PETALING JAYA: Sarawak could become the top three contributors to the country's economy in the next few years as Sarawak Corridor of Renewable Energy (Score) is expected to drive the state gross domestic products growth (GDP) up to 10% in 2015 from less than 5% last year, said Kenanga Research.
Currently, the biggest state in Malaysia contributes about 8% to Malaysia's overall real GDP growth.
Kenanga Investment Bank hosted an exclusive conference called “The Sarawak Growth Story” on Thursday where it introduced the upcoming segments and future prospects of Sarawak with a specific focus on Score and the state's infrastructure, oil and gas as well as plantation sectors.
Sarawak's GDP growth contribution was bested only by Selangor, Johor and Penang.
Being Malaysia's largest and possibly the richest state, Kenanga said in a report that Sarawak was moving in a right direction as it would soon hit the halfway mark of the five-year 10th Malaysian Plan (10MP) which began in 2010.
“Much of the budget allocation in the 10MP is being channelled towards improving infrastructure, particularly transportation, managing urbanisation and developing Sarawak as an energy development hub.
“With Score leading the growth trajectory, we believe that Sarawak could exceed current growth of 5% to 6% by 2015, possibly outpacing the projected average national growth of 6.0%.
“This is premised on the progressive development of Score phase projects, specifically the smooth implementation of RM1.8bil deep-sea port project in Samalaju,” it said.
To make Sarawak's long-term growth plan a reality, Kenanga said Score's aim was to harness some 20,000MV of potential hydroelectric power in Sarawak (mainly from Bakun hydroelectric), plus some 1.46 billion tonnes of coal, 1.3 billion barrels of oil and 40.9 trillion cu ft of natural gas located in the central region.
“At the same time, the project would cover some 70,709 sq km of territory (about half the size of Peninsular Malaysia) or home to nearly a million people.
“The Government projects 1.6 million jobs opportunities to be created under Score by its target completion date of 2030,” it said.

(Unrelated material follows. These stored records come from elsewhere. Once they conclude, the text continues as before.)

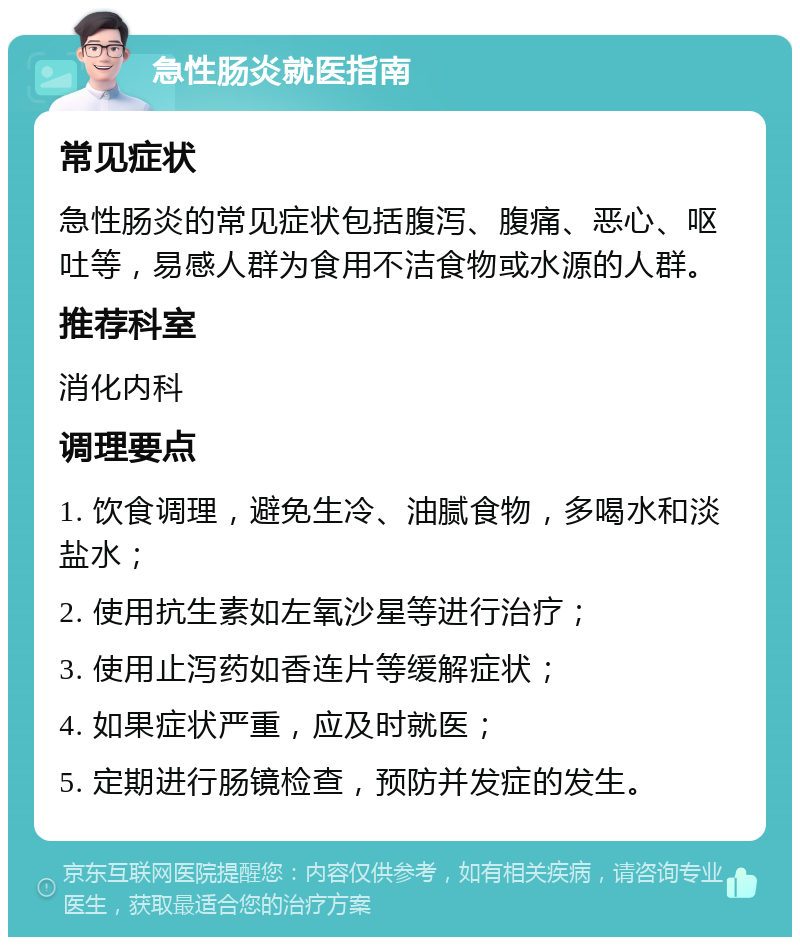 急性肠炎就医指南 常见症状 急性肠炎的常见症状包括腹泻、腹痛、恶心、呕吐等，易感人群为食用不洁食物或水源的人群。 推荐科室 消化内科 调理要点 1. 饮食调理，避免生冷、油腻食物，多喝水和淡盐水； 2. 使用抗生素如左氧沙星等进行治疗； 3. 使用止泻药如香连片等缓解症状； 4. 如果症状严重，应及时就医； 5. 定期进行肠镜检查，预防并发症的发生。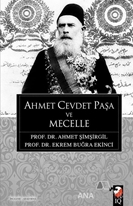 Ahmet Cevdet Paşa ve Mecelle
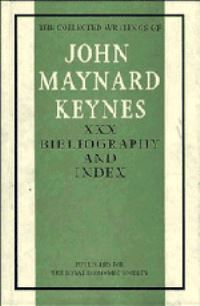 Book Cover for Bibliography and Index. The Collected Writings of John Maynard Keynes by John Maynard Keynes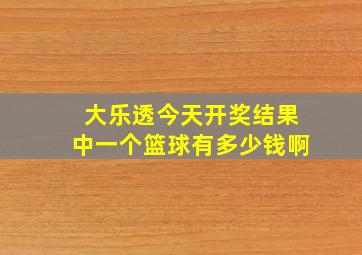 大乐透今天开奖结果中一个篮球有多少钱啊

Some of the companies Kenanga believed offered investors the right insights and investment opportunities into the market were Cahya Mata Sarawak Bhd, Naim Holdings Bhd, Sarawak Cable Bhd, Hock Seng Lee Bhd, Sarawak Energy Bhd and Sarawak Oil Palm Bhd.
On challenges, Kenanga said apart from external shocks, the other main obstacle for Sarawak to achieve its higher growth potential would be the inability of the domestic economy to fully optimise the current development.
“With a population of just two million, Sarawak is under populated and is in real need to be in industries that are value-added and capital intensive.
“Meanwhile, income distribution within Sarawak has been an ongoing issue, mainly due to the historically uneven spread of the population between urban and rural areas. The relatively higher unemployment rate doesn't help either,” it said.